De acuerdo a Cerecetto, colaborarán en la respuesta ante estas problemáticas a través de la generación de conocimiento científico y su transmisión a los organismos competentes. Como ejemplo, mencionó el problema que genera el ingreso de especies exóticas a Uruguay, como el picudo rojo, que está afectando a las palmeras del país. Para el docente, el Instituto podría aportar información para saber cómo ingresan las especies exóticas, contribuir a las acciones que esté implementando el Estado para enfrentarse a las consecuencias que puedan generar y, «como conclusión final, a generar algún tipo de reglamentación».
Meikle añadió que uno de los temas que consideran particularmente importante «es la presencia de vectores [organismos que transmiten enfermedades infecciosas, como mosquitos y garrapatas] que no teníamos antes en Uruguay, como la leishmaniasis. El abordaje no es sólo al hombre, tenemos que abordar el ecosistema, tenemos que abordar la enfermedad en el perro y obviamente el control del vector».
En ese sentido, la docente comentó que «Uruguay forma parte de un gran ecosistema de campo grande, donde están Argentina, Brasil y Paraguay. No tenemos barreras naturales. Además, tenemos frontera seca. Es bien complejo porque la mirada de la bioseguridad de Una Salud, por más que la podamos mejorar mucho en Uruguay, tiene que tener una mirada regional. Somos dependientes de lo que esté pasando en la zona».
Con respecto a enfermedades emergentes que pueden llegar desde otras zonas de la región, Meikle planteó que tener una red de trabajo con instituciones de esos países contribuiría a detectar su llegada con semanas de anticipación. De todas formas, hizo énfasis en que para reaccionar de forma adecuada ante este tipo de problemáticas es necesario contar con infraestructura y equipamiento que Uruguay no tiene.

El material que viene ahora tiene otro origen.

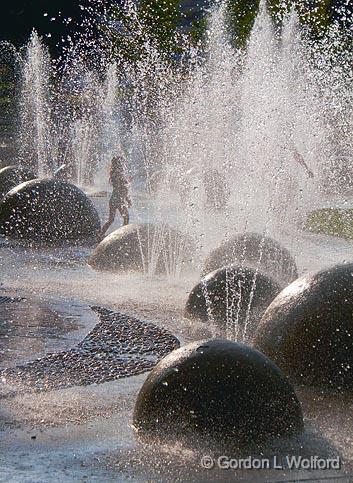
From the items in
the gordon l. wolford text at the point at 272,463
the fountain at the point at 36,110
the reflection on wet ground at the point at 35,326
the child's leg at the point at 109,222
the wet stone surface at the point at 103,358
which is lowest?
the gordon l. wolford text at the point at 272,463

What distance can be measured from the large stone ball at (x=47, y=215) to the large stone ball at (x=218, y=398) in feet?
29.7

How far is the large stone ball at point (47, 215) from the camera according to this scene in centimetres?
1542

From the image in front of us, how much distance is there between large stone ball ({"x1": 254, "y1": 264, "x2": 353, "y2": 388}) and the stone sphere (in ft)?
40.7

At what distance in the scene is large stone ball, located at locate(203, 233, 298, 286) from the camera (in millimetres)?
11422

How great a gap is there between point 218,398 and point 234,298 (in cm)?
365

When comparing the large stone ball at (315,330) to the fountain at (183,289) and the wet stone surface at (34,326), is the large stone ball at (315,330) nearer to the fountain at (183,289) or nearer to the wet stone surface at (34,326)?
the fountain at (183,289)

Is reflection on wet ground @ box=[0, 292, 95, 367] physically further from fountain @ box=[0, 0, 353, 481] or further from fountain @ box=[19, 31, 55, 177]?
fountain @ box=[19, 31, 55, 177]

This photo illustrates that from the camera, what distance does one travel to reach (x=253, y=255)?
11562mm

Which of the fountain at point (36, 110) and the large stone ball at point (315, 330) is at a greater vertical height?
the fountain at point (36, 110)

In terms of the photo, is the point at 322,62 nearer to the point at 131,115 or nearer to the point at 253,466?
the point at 131,115

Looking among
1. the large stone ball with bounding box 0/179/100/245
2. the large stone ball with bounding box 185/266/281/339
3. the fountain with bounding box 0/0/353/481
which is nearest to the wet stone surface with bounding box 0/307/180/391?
the fountain with bounding box 0/0/353/481

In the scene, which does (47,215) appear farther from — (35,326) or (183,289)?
(35,326)

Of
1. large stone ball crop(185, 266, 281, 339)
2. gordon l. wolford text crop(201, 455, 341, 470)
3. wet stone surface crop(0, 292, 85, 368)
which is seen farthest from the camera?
large stone ball crop(185, 266, 281, 339)

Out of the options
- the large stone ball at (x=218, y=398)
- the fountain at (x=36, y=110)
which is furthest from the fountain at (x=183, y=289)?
the fountain at (x=36, y=110)
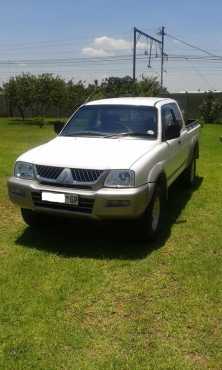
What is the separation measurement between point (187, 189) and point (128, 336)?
5.59 m

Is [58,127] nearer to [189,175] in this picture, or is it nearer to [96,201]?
[96,201]

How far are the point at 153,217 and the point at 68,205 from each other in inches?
42.8

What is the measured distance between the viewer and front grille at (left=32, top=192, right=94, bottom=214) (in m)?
5.09

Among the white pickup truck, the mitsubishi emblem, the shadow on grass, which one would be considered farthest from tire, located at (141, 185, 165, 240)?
the mitsubishi emblem

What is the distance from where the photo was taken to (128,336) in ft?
11.8

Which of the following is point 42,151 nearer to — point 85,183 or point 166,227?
point 85,183

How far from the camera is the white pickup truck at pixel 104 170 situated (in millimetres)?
5098

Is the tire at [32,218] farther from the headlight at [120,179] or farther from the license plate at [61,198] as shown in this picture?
the headlight at [120,179]

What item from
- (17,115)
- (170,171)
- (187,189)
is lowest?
(17,115)

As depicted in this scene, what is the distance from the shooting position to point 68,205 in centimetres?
520

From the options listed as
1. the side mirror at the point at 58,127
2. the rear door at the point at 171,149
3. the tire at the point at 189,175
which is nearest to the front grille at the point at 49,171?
the rear door at the point at 171,149

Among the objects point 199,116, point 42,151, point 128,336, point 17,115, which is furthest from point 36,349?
point 17,115

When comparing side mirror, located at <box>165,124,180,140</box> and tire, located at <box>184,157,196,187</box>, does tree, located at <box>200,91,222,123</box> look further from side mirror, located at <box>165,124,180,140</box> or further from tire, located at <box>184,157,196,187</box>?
side mirror, located at <box>165,124,180,140</box>

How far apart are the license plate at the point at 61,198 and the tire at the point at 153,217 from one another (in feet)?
2.75
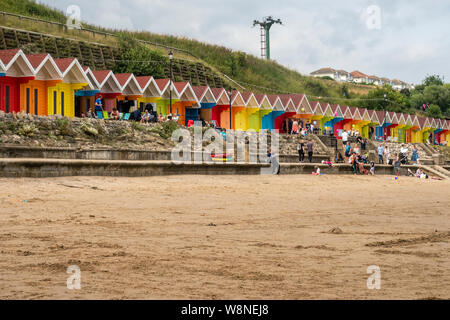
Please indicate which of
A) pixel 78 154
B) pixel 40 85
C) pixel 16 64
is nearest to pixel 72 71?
pixel 40 85

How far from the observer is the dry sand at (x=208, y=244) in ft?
18.1

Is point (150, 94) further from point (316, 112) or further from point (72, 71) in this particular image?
point (316, 112)

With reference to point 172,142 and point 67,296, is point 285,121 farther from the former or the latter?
point 67,296

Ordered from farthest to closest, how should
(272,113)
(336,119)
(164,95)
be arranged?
1. (336,119)
2. (272,113)
3. (164,95)

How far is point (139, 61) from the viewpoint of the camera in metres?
48.5

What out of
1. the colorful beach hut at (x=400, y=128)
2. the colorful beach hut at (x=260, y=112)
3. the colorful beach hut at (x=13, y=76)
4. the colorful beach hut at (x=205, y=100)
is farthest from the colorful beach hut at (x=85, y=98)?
the colorful beach hut at (x=400, y=128)

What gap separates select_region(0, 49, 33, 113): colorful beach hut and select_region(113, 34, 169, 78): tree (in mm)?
18559

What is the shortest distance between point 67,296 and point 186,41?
65739mm

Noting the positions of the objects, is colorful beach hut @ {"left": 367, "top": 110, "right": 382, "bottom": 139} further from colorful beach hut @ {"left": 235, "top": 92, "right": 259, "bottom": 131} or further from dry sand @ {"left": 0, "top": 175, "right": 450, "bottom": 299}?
dry sand @ {"left": 0, "top": 175, "right": 450, "bottom": 299}

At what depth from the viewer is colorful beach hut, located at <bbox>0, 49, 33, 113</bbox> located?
90.1 feet

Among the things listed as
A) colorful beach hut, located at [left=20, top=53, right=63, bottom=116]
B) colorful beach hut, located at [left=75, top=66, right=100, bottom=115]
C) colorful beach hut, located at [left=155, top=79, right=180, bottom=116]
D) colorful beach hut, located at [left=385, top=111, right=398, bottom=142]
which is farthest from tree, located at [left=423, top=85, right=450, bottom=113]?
colorful beach hut, located at [left=20, top=53, right=63, bottom=116]

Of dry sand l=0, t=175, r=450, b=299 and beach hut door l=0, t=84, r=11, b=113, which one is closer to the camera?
dry sand l=0, t=175, r=450, b=299

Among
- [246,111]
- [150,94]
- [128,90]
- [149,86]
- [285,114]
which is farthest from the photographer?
[285,114]

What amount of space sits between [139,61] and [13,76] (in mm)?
20791
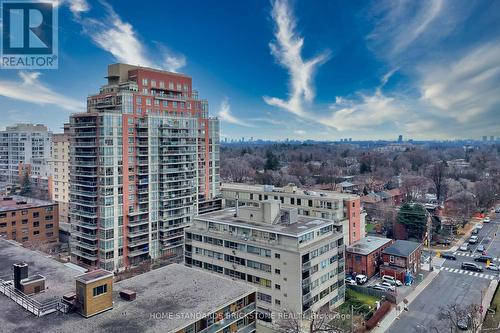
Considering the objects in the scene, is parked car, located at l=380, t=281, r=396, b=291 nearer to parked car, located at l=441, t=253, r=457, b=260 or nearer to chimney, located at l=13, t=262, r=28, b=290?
parked car, located at l=441, t=253, r=457, b=260

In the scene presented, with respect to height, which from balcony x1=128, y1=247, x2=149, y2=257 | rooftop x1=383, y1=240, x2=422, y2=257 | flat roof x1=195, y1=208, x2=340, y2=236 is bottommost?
balcony x1=128, y1=247, x2=149, y2=257

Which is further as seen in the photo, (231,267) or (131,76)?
(131,76)

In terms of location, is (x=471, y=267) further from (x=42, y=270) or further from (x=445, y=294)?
(x=42, y=270)

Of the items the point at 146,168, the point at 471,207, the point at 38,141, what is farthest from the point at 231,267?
the point at 38,141

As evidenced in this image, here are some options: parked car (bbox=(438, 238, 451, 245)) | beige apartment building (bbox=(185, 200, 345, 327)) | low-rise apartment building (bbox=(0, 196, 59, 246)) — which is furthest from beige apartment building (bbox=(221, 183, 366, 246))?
low-rise apartment building (bbox=(0, 196, 59, 246))

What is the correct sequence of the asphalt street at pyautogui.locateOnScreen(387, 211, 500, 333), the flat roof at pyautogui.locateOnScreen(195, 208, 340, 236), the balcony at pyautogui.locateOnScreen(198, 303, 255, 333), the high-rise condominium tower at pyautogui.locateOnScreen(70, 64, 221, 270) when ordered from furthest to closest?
1. the high-rise condominium tower at pyautogui.locateOnScreen(70, 64, 221, 270)
2. the flat roof at pyautogui.locateOnScreen(195, 208, 340, 236)
3. the asphalt street at pyautogui.locateOnScreen(387, 211, 500, 333)
4. the balcony at pyautogui.locateOnScreen(198, 303, 255, 333)

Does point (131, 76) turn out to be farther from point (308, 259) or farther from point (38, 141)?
point (38, 141)

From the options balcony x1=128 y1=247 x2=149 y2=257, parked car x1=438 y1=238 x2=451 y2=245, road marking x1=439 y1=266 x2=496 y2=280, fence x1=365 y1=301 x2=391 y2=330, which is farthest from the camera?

Otra de las iniciativas que mencionó se basa en generar «una red virtual de plataformas, no solamente de equipos humanos, sino de laboratorios, de equipamiento y de métodos», en donde se puedan ubicar las «áreas, los actores, los curriculum y los proyectos en curso». Además, buscan poder acceder a enormes bases de datos que se encuentran en ministerios y centros de investigación, pero que no están conectadas entre sí. «Hay que hacerlo a nivel nacional y regional porque es la forma de ir tomando decisiones en base a terreno firme», indicó. Para eso, cooperarán con organizaciones internacionales que trabajen en la temática.
Como conclusión y de cara a futuro, la docente afirmó que «las generaciones que vienen van a tener un desafío enorme, y nosotros como generación que se está retirando lo mejor que le podemos dejar dentro de la Udelar es una mirada de compromiso social y de cuidado al ambiente. Sobre todo esa mirada de servir al otro».